My brother says one shouldn’t complain about air travel, one should just drive instead. It’s less hassle and uses less fuel per person. He may be right but I’m not about to tell him so. In any case, when it comes to getting halfway across the country, we’ve gotten too accustomed to the speed of flying to go back to driving. Besides, driving exhausts me even more than flying.
My favorite means of transport for the trip to my daughter’s house, 150 miles away, is the train. I am on the train right now. I am writing. Later I will read and compose email messages that I will send later. I don’t have Internet access because I don’t have one of those awful little I-gadgets that compel you to do everything in miniature--impossible for aging eyes.

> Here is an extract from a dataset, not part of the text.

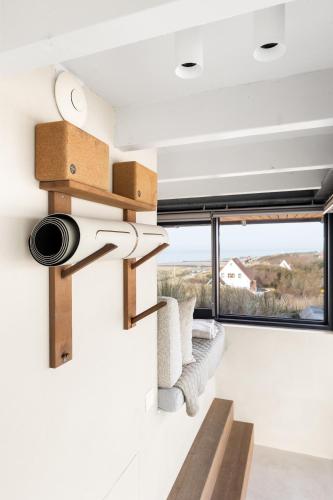 a view from the living room of a house with a large window at Duinhotel Tien Torens in Zoutelande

But I have a nice seat, a nice view, and the ability to multitask. My carbon emissions are way low. My ticket was cheap. What more could I want?
One thing: dependability. The train is like the rhyme my father used to tease me with:
There was a little girl
Who had a little curl
Right in the middle of her forehead.
When she was good
She was very, very good
But when she was bad
She was horrid.
When trains are good they are very, very good. Good is clean, cool (or warm), and on time.
This one came into my station (which is just 20 minutes from my house) only 10 minutes late. A good sign. But as I began writing it stopped dead in the middle of the cornfields. Bad.
Fortunately, within a few minutes the oncoming train we were waiting for slammed past. We’re on our way again. We may get to my destination nearly on time. Or not.
The usual delay is about 45 minutes for what is supposed to be a 2 hour 50 minute trip. That’s bad but not, I suppose, horrid. Horrid is when the three-hour trip took five-and-a-half hours.
Once my daughter and her infant boarded an evening train in midwinter that came into the station two hours late and was delayed another hour during the journey. Three-hour trip took six.
The moral lesson for Amtrak is the same as what we teach our kids: practice dependability. If trains were reasonably on time many more people would gladly convert to train travel, especially as gas prices rise. Yes the tracks are bad and there’s no money to fix them and the networks are too skimpy—it’s hard to get where you want to go. But as trust builds, so would usage, and with usage, funds and support.
Imagine trains that would carry you halfway across the country in the time it takes to drive, while you kick back and relax. Amtrak schedules say that is possible. In actuality, it never happens.
Meanwhile, on the outskirts of Kalamazoo, we’ve stopped again.
***
Later. (Sigh.) The trip tied my previous record—two-and-a-half hours late. The signaling system went out and we crept along at 15 mph for an eternity. No excuse. Horrid.